Don’ let this be my story….It is early this week while I write this. No beverage, no music. But lots of thoughts banging around in my head.
My daughter finally visited with her Dad. She hasn’t said much and I don’t want to push.
This is a slippery slope this Single Mama thing. I realize I’m preaching to the proverbial choir. But there are days I want to come home, look at someone and just have them hug me alright.
I’m a pretty independent person and have been wading these waters solo even when I wasn’t solo but I’m going to be honest. I don’t always want it to be like this. I’ve dipped my toe back into dating again as you all know it’s a roller coaster.
I have a person but the world right now has put roadblocks in our way.
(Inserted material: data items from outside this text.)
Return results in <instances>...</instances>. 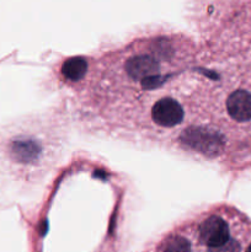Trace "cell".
Returning a JSON list of instances; mask_svg holds the SVG:
<instances>
[{"label": "cell", "instance_id": "obj_1", "mask_svg": "<svg viewBox=\"0 0 251 252\" xmlns=\"http://www.w3.org/2000/svg\"><path fill=\"white\" fill-rule=\"evenodd\" d=\"M64 140L61 116L37 115L20 121L0 137V157L20 179L38 182L58 162Z\"/></svg>", "mask_w": 251, "mask_h": 252}, {"label": "cell", "instance_id": "obj_6", "mask_svg": "<svg viewBox=\"0 0 251 252\" xmlns=\"http://www.w3.org/2000/svg\"><path fill=\"white\" fill-rule=\"evenodd\" d=\"M245 252H251V243L249 244V246H248V249H246V251Z\"/></svg>", "mask_w": 251, "mask_h": 252}, {"label": "cell", "instance_id": "obj_3", "mask_svg": "<svg viewBox=\"0 0 251 252\" xmlns=\"http://www.w3.org/2000/svg\"><path fill=\"white\" fill-rule=\"evenodd\" d=\"M145 117L155 133L174 132L185 121V103L177 96L164 94L152 103Z\"/></svg>", "mask_w": 251, "mask_h": 252}, {"label": "cell", "instance_id": "obj_5", "mask_svg": "<svg viewBox=\"0 0 251 252\" xmlns=\"http://www.w3.org/2000/svg\"><path fill=\"white\" fill-rule=\"evenodd\" d=\"M89 73V62L83 57L69 58L64 62L62 68V75L68 83H80Z\"/></svg>", "mask_w": 251, "mask_h": 252}, {"label": "cell", "instance_id": "obj_4", "mask_svg": "<svg viewBox=\"0 0 251 252\" xmlns=\"http://www.w3.org/2000/svg\"><path fill=\"white\" fill-rule=\"evenodd\" d=\"M191 225L186 229H174L167 233L157 244L155 252H194L193 234H191Z\"/></svg>", "mask_w": 251, "mask_h": 252}, {"label": "cell", "instance_id": "obj_2", "mask_svg": "<svg viewBox=\"0 0 251 252\" xmlns=\"http://www.w3.org/2000/svg\"><path fill=\"white\" fill-rule=\"evenodd\" d=\"M245 217L228 206L213 207L192 223L194 245L201 252H241Z\"/></svg>", "mask_w": 251, "mask_h": 252}]
</instances>
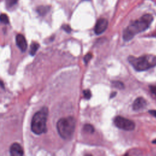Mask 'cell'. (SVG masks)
Returning <instances> with one entry per match:
<instances>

As a person who thrives on end goals,it’s hard for me to feel like I don’t have one.
On the flip side we joke every story we will tell our grandchildren will be something related to the pandemic.
But there are days I worry we won’t make it. I come with that infamous suitcase I try to hide under my bed.
The suitcase will slide out and suddenly I start believing I’m unlovable. I’m not worthy. I’m all the things the ghosts of my past made me believe, which makes me start looking for cracks that don’t exist.
Go radio silent.
It would be easy to start sticking labels on me. First … yes I go to therapy. Lol. Please for all that is holy do not call me broken. Chipped. Sure. Cautious. Oh my goodness yes.
Last but not least I don’t want this to be my story. I think the fact that I don’t want it. Means there is hope.
At least the perpetual optimist in me believes so.
Hope is huge. Hope, caffeine and my daughter are what get me through a lot of days.
My hope for you that you have hope and things to keep you bright and going when your story doesn’t feel like it’s going to end the way you want.